■ **SELECTED TEXT**:
+-------+
Pakistan culture for children, Fun facts, food, music, language & more…

Pakistan culture for children, Fun facts, food, music, language & more… 2.90/5 (57.93%) 29 votes

Children’s Games of Pakistan

Hopscotch: hopscotch is also an American favorite, as an adult or a skilled child takes a piece of chalk and draws ten boxes on concrete in different areas but connected, and numbers the boxes one to ten. The children must hop in the boxes, in the order that the numbers go, without stepping outside of the box or into a different number other than the number they are supposed to be stepping in. This game can go on as long as each child keeps making it, or until one child wins.

Camel Rides: On the beaches of Pakistan, children love getting on the backs of embroidered scarf wearing camels and riding from one side of the beach to the other. It is free and usually an attainable activity for most poverty stricken areas, in which parents must accompany the kids for safety purposes.
+-------+
■ **DATASET SECTION**:
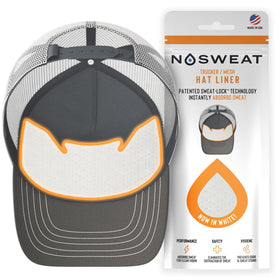 No Sweat close-up mesh texture emphasizing ultra-absorbent thin comfort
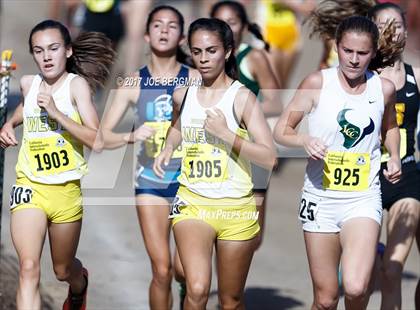 Thumbnail 2 in CIF State Cross Country Championships (Girls D3 Race) photogallery.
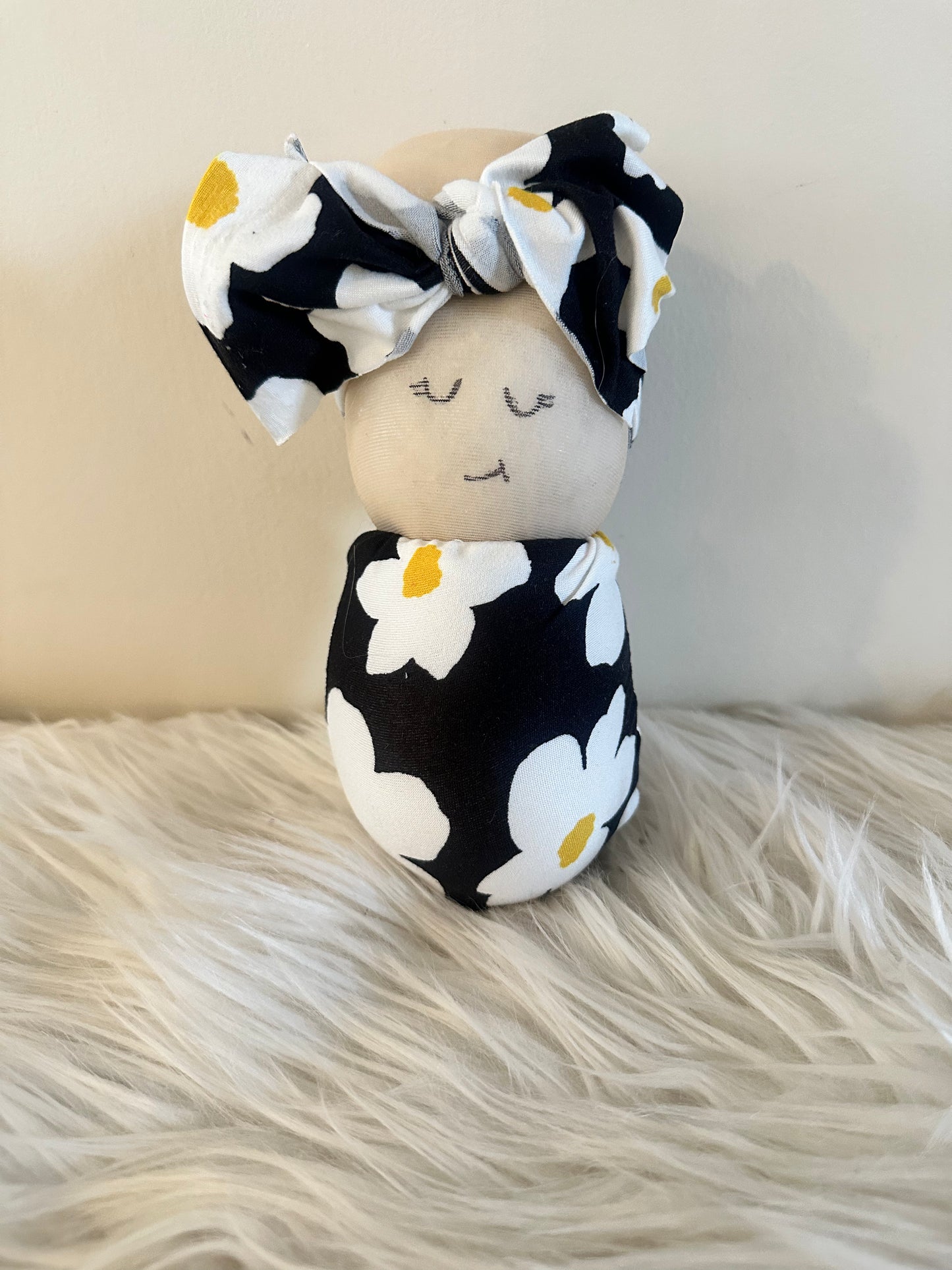 Big Daisy Bow Swaddle Baby RTS #14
+-------+
■ **ABOUT THIS TASK**: Transcribe the passage on children's games of Pakistan word for word, starting at "Children’s Games of" and ending at "for safety purposes.". You can leave the lines aside.

■ **EXERCISE OUTPUT**:
Children’s Games of Pakistan

Hopscotch: hopscotch is also an American favorite, as an adult or a skilled child takes a piece of chalk and draws ten boxes on concrete in different areas but connected, and numbers the boxes one to ten. The children must hop in the boxes, in the order that the numbers go, without stepping outside of the box or into a different number other than the number they are supposed to be stepping in. This game can go on as long as each child keeps making it, or until one child wins.

Camel Rides: On the beaches of Pakistan, children love getting on the backs of embroidered scarf wearing camels and riding from one side of the beach to the other. It is free and usually an attainable activity for most poverty stricken areas, in which parents must accompany the kids for safety purposes.